Верховые звери несли нас дальше, не интересуясь нашими проблемами. Я не лез к ней с вопросами, а она не торопилась делиться впечатлениями. Я и так знал, что ей понравилось общаться с сиглайзером, но она все еще была сильно напугана и уже не очень-то и рада, что согласилась на этот эксперимент. Я немного перестарался, предоставив сиглайзер неподготовленному и непосвященному человеку, но я не мог предугадать, что она сумеет сделать заказ под настроение. И еще я чувствовал, что мой аппарат произвел на нее сильное впечатление. В любом случае, ее пробудившаяся от спячки эмоциональность нравилась мне больше, чем то показное равнодушие, с которым она сопровождала меня от самого Сияющего. Сиглайзер привычно устроился на моем виске, но я не торопился копаться в полученном слепке с мозга Онни, пока система не закончит информационную адаптацию. Да и вторгаться в глубоко личное мне показалось сейчас несколько… неэтичным, преждевременным. Злоклятая щепетильность опять подняла голову. Ничего, главное, что память Онни у меня была и картину гибели Валигаса я еще просмотреть успею…

Почувствовал всплеск внимания со стороны эрсеркерши, я безотчетно повернул голову. Теперь она смотрела на меня совсем по-другому – пристально, оценивающе, задумчиво. Мягче. От былого равнодушия не осталось и следа. Ее неожиданный вопрос застал меня врасплох:

– Ты любил когда-нибудь? По-настоящему?

Глубоко же я ее задел, если она решилась спросить об этом меня, не просто постороннего, чужого ей человека, а чужака из совсем другого мира. Я не стал ломаться, придумывая ответ. Просто кивнул:

– Да. Я и сейчас… еще люблю. Наверное.

– Почему же ты оставил ее?

Я ответил прежде, чем сообразил, что же она сказала:

– Она оставила меня раньше… Постой, как ты догадалась?
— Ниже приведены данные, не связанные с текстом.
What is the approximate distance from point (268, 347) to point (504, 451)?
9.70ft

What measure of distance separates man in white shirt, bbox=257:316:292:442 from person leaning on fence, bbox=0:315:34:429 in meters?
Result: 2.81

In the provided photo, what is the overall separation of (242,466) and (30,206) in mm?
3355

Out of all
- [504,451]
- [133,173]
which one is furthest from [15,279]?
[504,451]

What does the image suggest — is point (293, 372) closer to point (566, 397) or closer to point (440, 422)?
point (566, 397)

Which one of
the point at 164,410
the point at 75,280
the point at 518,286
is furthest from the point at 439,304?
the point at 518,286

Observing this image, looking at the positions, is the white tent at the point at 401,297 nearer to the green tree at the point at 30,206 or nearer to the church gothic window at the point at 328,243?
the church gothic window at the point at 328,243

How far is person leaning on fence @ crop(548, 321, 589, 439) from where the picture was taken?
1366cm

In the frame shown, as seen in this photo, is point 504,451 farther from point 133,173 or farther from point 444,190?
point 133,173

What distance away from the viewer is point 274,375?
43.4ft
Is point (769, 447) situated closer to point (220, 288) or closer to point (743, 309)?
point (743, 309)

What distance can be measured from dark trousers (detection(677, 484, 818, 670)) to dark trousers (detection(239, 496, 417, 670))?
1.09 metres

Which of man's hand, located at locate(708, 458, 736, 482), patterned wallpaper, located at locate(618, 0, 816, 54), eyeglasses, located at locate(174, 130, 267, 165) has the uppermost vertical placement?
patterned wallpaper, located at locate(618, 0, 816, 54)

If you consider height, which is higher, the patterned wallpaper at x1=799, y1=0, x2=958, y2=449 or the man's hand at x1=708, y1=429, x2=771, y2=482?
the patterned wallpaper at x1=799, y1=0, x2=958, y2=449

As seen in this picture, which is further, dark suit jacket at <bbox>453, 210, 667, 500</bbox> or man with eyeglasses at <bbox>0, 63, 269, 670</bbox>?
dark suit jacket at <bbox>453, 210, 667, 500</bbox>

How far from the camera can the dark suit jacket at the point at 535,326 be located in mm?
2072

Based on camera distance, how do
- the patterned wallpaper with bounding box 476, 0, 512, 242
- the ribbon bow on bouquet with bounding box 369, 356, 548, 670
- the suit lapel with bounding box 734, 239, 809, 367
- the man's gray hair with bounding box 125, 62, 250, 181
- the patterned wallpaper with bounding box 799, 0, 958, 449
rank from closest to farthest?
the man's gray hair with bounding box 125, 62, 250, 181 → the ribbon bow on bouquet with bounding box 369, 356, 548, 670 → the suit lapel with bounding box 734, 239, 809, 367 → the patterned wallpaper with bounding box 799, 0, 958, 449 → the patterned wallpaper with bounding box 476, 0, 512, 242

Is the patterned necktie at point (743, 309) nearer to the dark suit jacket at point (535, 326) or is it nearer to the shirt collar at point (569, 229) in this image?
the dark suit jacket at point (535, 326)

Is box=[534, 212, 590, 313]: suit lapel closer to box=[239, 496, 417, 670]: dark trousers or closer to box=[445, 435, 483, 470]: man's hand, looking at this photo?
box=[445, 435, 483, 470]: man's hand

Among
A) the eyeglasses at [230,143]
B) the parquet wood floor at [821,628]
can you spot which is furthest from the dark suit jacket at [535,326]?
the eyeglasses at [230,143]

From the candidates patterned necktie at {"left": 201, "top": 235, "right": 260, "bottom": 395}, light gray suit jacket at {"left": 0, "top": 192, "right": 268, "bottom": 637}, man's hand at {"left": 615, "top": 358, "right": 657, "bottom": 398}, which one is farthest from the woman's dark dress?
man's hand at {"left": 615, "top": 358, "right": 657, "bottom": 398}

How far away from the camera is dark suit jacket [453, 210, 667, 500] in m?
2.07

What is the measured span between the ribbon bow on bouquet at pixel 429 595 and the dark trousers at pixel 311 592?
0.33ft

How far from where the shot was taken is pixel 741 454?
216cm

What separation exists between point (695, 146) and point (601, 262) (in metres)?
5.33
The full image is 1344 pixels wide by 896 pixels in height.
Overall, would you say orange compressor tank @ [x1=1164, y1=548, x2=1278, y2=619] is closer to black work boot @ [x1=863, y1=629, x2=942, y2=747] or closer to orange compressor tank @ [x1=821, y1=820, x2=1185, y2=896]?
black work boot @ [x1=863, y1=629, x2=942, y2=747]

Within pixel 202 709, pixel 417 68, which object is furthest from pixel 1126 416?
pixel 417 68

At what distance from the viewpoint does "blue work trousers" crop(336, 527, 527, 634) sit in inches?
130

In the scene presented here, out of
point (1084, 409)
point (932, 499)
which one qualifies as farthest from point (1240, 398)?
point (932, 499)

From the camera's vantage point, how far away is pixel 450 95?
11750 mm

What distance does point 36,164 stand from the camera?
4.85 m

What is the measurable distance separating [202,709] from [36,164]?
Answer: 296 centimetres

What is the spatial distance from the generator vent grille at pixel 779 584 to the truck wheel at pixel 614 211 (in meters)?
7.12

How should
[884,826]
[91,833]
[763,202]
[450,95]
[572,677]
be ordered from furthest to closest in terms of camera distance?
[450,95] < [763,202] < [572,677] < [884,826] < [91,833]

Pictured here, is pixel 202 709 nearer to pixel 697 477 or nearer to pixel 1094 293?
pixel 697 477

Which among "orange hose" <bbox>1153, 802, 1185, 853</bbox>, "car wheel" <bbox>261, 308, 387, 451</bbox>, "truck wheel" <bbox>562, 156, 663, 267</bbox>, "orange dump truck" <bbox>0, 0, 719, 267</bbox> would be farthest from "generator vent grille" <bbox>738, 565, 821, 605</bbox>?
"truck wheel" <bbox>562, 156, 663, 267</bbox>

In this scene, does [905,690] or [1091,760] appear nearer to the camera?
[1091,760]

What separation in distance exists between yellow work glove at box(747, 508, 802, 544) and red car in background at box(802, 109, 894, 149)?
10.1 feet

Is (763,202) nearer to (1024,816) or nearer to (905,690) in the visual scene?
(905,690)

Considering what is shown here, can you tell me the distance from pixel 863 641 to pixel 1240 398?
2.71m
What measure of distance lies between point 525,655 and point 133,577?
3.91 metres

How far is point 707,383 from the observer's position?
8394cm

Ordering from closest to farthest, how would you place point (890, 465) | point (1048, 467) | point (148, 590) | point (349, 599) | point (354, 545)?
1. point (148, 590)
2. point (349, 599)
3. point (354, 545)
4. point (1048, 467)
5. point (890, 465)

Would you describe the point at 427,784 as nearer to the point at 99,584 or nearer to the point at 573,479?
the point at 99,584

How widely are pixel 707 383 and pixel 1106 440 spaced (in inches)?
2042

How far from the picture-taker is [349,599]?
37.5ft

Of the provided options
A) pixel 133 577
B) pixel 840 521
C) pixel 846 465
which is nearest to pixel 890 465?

– Обычно в наш мир попадают те, кто не имеет привязанностей в своем.

– Интересная мысль…

– Она погибла?

Я внезапно разозлился. Не люблю, когда кто-либо касается этой наболевшей темы. Но сдержался, ответил спокойно:

– Просто ушла… давай поговорим о чем-нибудь другом.

– Ты знал Остина Валигаса? Ты был его другом?

– Нет, я никогда не видел его лично. Я знаю его отца.

– Он и просил тебя его отыскать?

– Да.

– Как же тебе удалось… Я хочу сказать, что в наш мир люди из-за Сферы попадают только случайно…

– Долго объяснять. Извини. Лучше скажи, как тебе музыка сиглайзера.

– Эта музыка не для нашего мира, – задумчиво проговорила Онни. – Такая музыка способна убивать и исцелять. Я была не готова к чему-то подобному… Я забыла, кто я такая и где нахожусь, а это опасно.

Глубокомысленное замечание.

– В чем-то ты права, музыка сильная. Но в моем мире такая музыка привычна…

– Лысуны! – вдруг резко крикнула сотница, встрепенувшись, словно гончая, почуявшая дичь. – Надо прибавить ходу, эти твари могут доставить нам множество неприятностей!

Шпоры эрсеркерши с силой впились в чешуйчатые бока дракха, и тот рывком вырвался на полкорпуса вперед. Злыдень с горловым ворчанием тут же сократил разрыв, причем без моего вмешательства. В звере взыграло чувство соперничества. Я снова обострил ментальный слух. Те же самые звери, которых я пуганул раньше, решились-таки подойти ближе, хотя и не так близко, как в первый раз. Ты полна неожиданностей, женщина-воин. С дороги невозможно разглядеть зверей в глубине леса, до их стаи не меньше двухсот метров, выходит, у тебя есть определенное ментальное чутье, сходное с моим. Чутье эрсеркера?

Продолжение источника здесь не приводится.